What is actually true
DeepSeek V4 trails the U.S. frontier by 3-to-6 months. It costs roughly 14% of GPT-5.5’s output price. It runs on Huawei silicon. Its parent company is currently raising its first outside round at a $10 billion valuation. Anthropic is worth $380 billion. The disparity in the inputs and the disparity in the outputs are pointing in opposite directions, and that should be the first clue that the export control regime has not done what it was advertised to do.
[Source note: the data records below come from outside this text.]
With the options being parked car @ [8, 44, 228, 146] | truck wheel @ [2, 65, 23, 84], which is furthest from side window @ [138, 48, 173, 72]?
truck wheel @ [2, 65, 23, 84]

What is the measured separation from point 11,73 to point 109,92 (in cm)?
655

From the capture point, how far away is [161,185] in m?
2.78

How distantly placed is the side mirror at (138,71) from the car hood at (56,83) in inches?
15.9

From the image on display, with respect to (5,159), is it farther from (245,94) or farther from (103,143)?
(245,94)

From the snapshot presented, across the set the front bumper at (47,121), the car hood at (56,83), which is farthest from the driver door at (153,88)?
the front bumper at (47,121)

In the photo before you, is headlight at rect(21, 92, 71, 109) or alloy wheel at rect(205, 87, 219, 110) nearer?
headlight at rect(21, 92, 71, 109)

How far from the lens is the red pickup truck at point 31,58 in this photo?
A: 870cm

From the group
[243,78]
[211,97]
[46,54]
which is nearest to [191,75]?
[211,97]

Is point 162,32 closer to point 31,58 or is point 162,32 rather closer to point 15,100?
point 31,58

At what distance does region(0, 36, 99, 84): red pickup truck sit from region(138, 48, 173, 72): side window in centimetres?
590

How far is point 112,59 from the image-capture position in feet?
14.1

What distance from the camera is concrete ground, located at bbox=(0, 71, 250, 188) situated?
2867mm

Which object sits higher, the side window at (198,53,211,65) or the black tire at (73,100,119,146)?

Chip controls did not stop a Chinese frontier model. They produced one that ships open-source on Huawei chips and undercuts every American closed-weight competitor by an order of magnitude on price. The Anthropic distillation report identified 150,000 DeepSeek API calls — roughly 1.5 billion tokens against a 33 trillion token training corpus, a 0.0045% slice that Lambert and other researchers say is too small to meaningfully shape a 1.6-trillion-parameter model. The Kratsios memo upgraded that number to “industrial-scale theft” without producing the technical evidence the framing requires.
The next checkpoint is concrete. DeepSeek’s Huawei Ascend 950 supernodes are scheduled to come online in the second half of 2026, which DeepSeek says will let it cut V4 Pro pricing further. Anthropic’s rumored October 2026 IPO will require S-1 disclosures on government contracts, pricing, customer concentration, and the actual revenue impact of the Pentagon supply-chain designation. Nvidia’s next earnings will report whether U.S. hyperscaler capex absorbed the H200 China revenue Beijing refused to authorize. GPT-5.5 Pro’s $180-per-million output tokens has to meet DeepSeek V4 Pro’s $3.48 on enterprise procurement tables for the next three quarters.
Three numbers, three timelines, one question the policy never wanted to answer: what was the embargo actually for?